Despite the potential value of the database, balancing the need for well-conducted observational research with the patient’s right to confidentially has thus far proved challenging. This was illustrated when the introduction of the care.data programme in 2013 was met by widespread criticism with concerns raised regarding the sharing of personal data without explicit consent, the distribution of sensitive data to third parties and data safeguarding. Mismanagement and poor communication from the government regarding these issues resulted in an extended delay in implementation. In September 2015, the government commissioned a review into data-sharing practices in the UK, which will go to public consultation after the EU ‘Brexit’ referendum in June 2016. When the care.data programme is eventually resurrected, a large number of opt-outs should be expected, with initial suggestions showing more than 1 million patients, or 2.2 % of the NHS’s 56 million patients already choosing to have their data removed [8]. This number of opt-outs, if occurring non-randomly, has the potential to introduce substantial biases into the extracted dataset. Understanding how to identify and account for any biases, as well as the incomplete variable coverage, presents a significant challenge for researchers using care.data [9].
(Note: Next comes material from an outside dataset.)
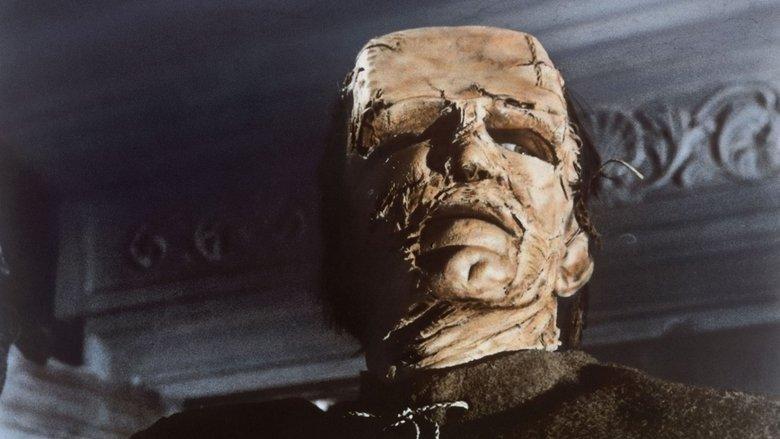 The Evil of Frankenstein image
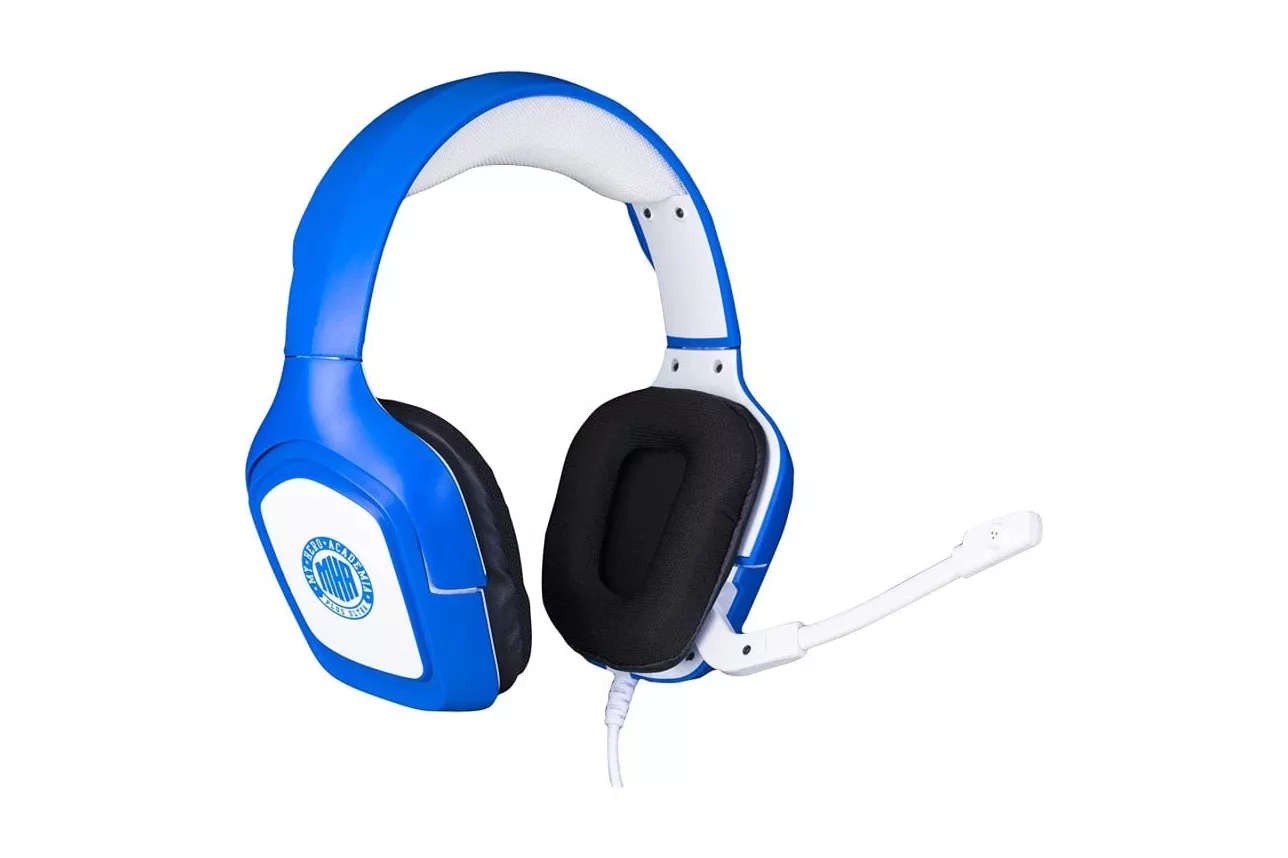 Konix My Hero Academy Auriculares Gaming Multiplataforma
Importantly, auto-enrolment with the option to opt-out offers a substantially more effective and representative method for participant recruitment than an opt-in approach. Previous work has shown that recruiting participants to an observational medical database via an opt-in strategy compared to an opt-out approach resulted in significantly lower recruitment rates and a biased sample, such that those patients included tended to be healthier on multiple indicators [10]. Equally, a Canadian stroke registry requiring explicit consent led to selection biases in key demographic and clinical characteristics known to be associated with long-term patient outcomes [11]. When creating a national resource for healthcare data, an opt-in approach to participant recruitment has the potential to leave those patients most requiring care unaccounted for.
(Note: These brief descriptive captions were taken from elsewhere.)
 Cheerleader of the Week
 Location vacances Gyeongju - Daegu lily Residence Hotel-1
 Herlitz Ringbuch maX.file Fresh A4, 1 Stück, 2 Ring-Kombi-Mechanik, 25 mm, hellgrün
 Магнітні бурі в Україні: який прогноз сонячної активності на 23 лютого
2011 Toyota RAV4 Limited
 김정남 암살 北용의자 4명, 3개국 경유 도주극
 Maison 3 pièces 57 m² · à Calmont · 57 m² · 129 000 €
The impact of opt-outs on medical records data, however, has not yet been well-defined. For example, in a United States birth cohort, the introduction of opt-out legislation led to significant differences in ethnicity and maternal age between families who were included and those who opted-out [12]. This suggests socio-demographic factors influence decisions to opt out, which could bias the sample. However, other work in a cohort being treated for a urinary tract infection found no differences in age, gender and one clinical characteristic (urine test) between patients choosing to opt-out and those included in the final sample [13]. These are, however, small studies (n < 2000) including only limited clinical indicators. Clearly, more work is needed to identify the socio-demographic and clinical characteristics of patients choosing to opt-out in order to understand how this may reduce the value of the data.

Conclusions

Even in view of the large number of expected opt-outs, it is important to consider that surveys show most patients are supportive of medical records research [14, 15]. Indeed, Nordic countries have established national mandatory health registries with great success [16, 17]. In these regions, provision of data is seen as part of the contract for receiving free healthcare, and ethical review committees help ensure data are handled in a way that maintains patient privacy [18]. In the UK, any decision to opt-out is likely to be driven by the patient’s perception of the risks and benefits involved in sharing their data [15]. Importantly, adequately framing arguments around privacy concerns has been shown to generate more positive attitudes [19]. Therefore, appropriate information needs to be channelled to groups that may be misinformed or to those patients who may desire more information. Patients also need to be engaged, for example, by receiving information on how their data are being used [20]. However the challenge of opt-outs are met, adequately addressing the issue will be essential to ensure the scope and quality of observational research generated using care.data are not compromised, and to continue building on the successes of existing databases such as the CPRD.